シェークスピアの人間観察のまなざしは、個のエリート性を頂点とするヒエラルキカルな枠組みが感じられ、
近松のそれには、世間というフィールド全体をフラットにながめ渡そうとするものが感じられます。
言い換えれば、人間世界の価値判断の枠組みが、シェークスピアは階層的であり、近松は無差別的であるということです。

1600年頃から1700年頃の間の西洋における戯曲の世界は、シェークスピアに限らず、フランスのラシーヌやコルネイユ、
また喜劇作者のモリエールにしても、主人公は上層階級や富裕市民のエリートに設定されたものがほとんどです。

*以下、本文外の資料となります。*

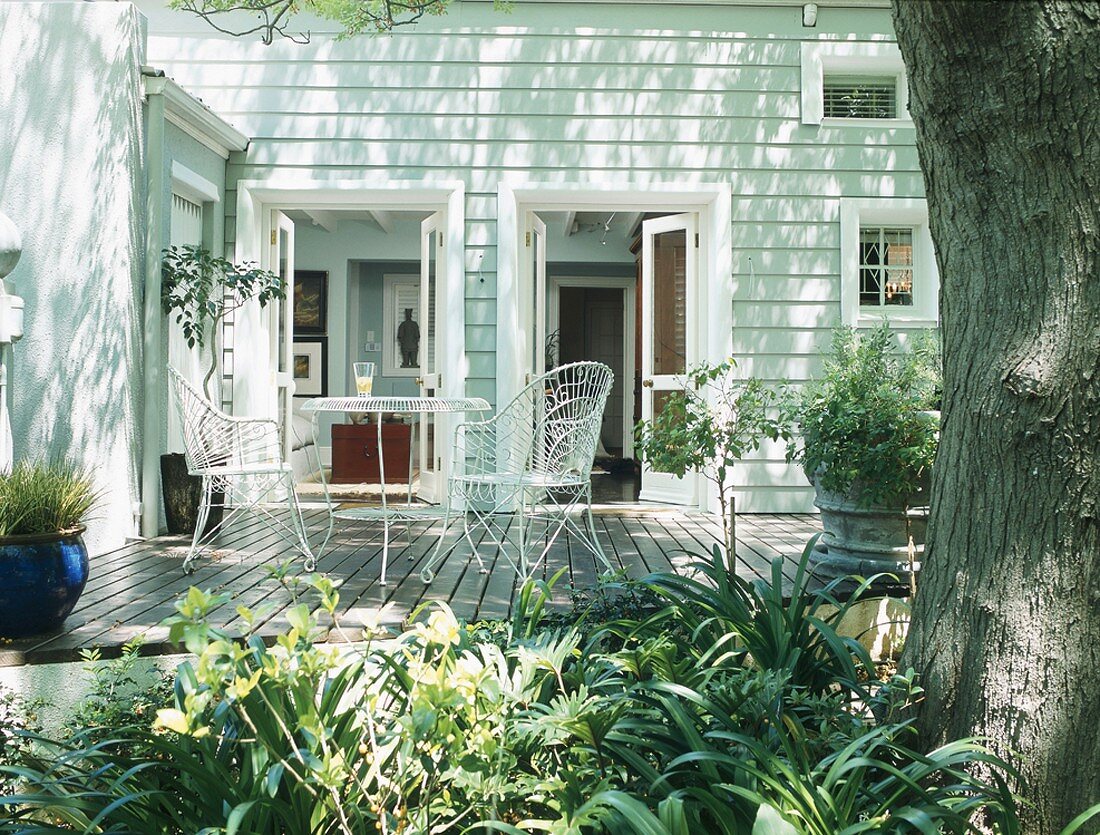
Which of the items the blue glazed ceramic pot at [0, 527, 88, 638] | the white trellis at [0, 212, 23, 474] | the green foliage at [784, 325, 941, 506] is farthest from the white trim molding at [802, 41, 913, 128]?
the blue glazed ceramic pot at [0, 527, 88, 638]

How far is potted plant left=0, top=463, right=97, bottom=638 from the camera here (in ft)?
11.0

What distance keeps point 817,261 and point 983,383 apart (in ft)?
18.2

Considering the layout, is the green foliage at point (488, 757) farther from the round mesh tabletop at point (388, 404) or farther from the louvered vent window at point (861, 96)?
the louvered vent window at point (861, 96)

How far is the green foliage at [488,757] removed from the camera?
1.69m

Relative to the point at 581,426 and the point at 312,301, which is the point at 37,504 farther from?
the point at 312,301

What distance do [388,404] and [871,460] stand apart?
2.31 m

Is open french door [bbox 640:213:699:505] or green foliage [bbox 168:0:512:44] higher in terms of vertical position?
green foliage [bbox 168:0:512:44]

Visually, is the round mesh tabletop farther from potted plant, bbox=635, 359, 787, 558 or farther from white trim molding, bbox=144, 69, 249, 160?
white trim molding, bbox=144, 69, 249, 160

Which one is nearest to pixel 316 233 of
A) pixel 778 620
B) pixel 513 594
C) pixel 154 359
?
pixel 154 359

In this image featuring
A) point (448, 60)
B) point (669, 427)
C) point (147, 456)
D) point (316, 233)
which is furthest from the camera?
point (316, 233)

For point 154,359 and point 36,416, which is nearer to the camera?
point 36,416

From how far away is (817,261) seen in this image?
7.47m

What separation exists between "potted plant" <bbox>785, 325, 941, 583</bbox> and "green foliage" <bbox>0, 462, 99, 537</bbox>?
8.75 feet

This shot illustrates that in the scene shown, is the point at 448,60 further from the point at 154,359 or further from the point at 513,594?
the point at 513,594
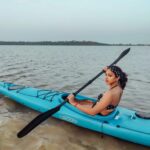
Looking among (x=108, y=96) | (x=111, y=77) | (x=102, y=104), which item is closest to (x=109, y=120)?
(x=102, y=104)

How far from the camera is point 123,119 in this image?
5.50 m

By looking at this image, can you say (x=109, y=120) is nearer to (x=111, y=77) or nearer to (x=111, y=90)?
(x=111, y=90)

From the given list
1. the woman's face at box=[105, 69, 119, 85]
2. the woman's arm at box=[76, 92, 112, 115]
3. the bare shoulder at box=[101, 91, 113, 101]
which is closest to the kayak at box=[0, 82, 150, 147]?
the woman's arm at box=[76, 92, 112, 115]

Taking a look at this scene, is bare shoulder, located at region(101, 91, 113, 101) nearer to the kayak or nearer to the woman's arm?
the woman's arm

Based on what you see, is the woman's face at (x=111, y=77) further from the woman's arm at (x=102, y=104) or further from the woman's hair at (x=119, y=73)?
the woman's arm at (x=102, y=104)

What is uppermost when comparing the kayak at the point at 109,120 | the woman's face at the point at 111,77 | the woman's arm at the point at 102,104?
the woman's face at the point at 111,77

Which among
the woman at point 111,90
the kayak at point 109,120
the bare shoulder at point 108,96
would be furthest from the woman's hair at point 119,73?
the kayak at point 109,120

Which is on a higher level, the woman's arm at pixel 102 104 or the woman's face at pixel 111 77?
the woman's face at pixel 111 77

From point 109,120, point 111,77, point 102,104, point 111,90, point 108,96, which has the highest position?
point 111,77

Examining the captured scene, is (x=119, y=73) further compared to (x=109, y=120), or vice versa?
(x=109, y=120)

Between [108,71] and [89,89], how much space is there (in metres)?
6.05

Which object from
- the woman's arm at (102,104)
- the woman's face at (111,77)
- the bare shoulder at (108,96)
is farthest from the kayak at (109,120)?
the woman's face at (111,77)

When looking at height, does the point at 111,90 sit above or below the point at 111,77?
below

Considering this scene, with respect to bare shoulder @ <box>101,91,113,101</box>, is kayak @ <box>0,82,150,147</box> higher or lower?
lower
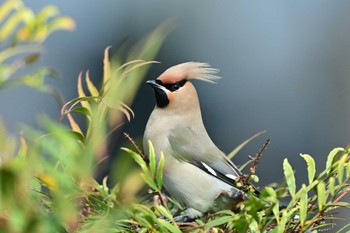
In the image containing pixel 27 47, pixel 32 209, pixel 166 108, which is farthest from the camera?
pixel 166 108

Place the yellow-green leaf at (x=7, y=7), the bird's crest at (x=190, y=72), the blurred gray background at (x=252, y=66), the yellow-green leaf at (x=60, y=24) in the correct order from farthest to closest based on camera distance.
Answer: the blurred gray background at (x=252, y=66) < the bird's crest at (x=190, y=72) < the yellow-green leaf at (x=60, y=24) < the yellow-green leaf at (x=7, y=7)

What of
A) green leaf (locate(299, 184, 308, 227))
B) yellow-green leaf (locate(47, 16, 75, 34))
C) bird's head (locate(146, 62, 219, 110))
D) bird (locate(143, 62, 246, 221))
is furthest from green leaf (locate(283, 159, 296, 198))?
bird (locate(143, 62, 246, 221))

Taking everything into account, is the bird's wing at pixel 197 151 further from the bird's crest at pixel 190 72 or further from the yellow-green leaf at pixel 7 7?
the yellow-green leaf at pixel 7 7

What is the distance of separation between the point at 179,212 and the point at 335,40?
4.27m

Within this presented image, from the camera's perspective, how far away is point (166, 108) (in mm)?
1816

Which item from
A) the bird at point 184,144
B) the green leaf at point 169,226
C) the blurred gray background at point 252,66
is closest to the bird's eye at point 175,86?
the bird at point 184,144

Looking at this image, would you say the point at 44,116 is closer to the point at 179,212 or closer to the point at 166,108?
the point at 179,212

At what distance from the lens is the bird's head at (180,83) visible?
1486mm

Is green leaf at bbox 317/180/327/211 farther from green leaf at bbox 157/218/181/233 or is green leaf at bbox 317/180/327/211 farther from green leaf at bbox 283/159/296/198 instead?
green leaf at bbox 157/218/181/233

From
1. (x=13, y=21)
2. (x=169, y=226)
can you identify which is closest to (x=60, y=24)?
(x=13, y=21)

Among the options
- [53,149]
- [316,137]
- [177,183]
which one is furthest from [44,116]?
[316,137]

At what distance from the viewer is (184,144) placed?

身分制社会の枠組みを越えた無差別なまなざしの中に、人間の生き様を描き出していこうとしているのは、
17世紀の作劇世界の中では、近松門左衛門唯一人ではないかと推測されます。
(北欧やイタリア、そしてイベリア半島などの作劇状況は確認していませんが。)

そのように見ていくと、我々の評価基準からすれば、世界の近世の戯曲世界において最も先端的なのは近松であり、
その意味で、最も偉大なのは近松門左衛門ではないかと、少なくとも私個人としては、そのように考えております。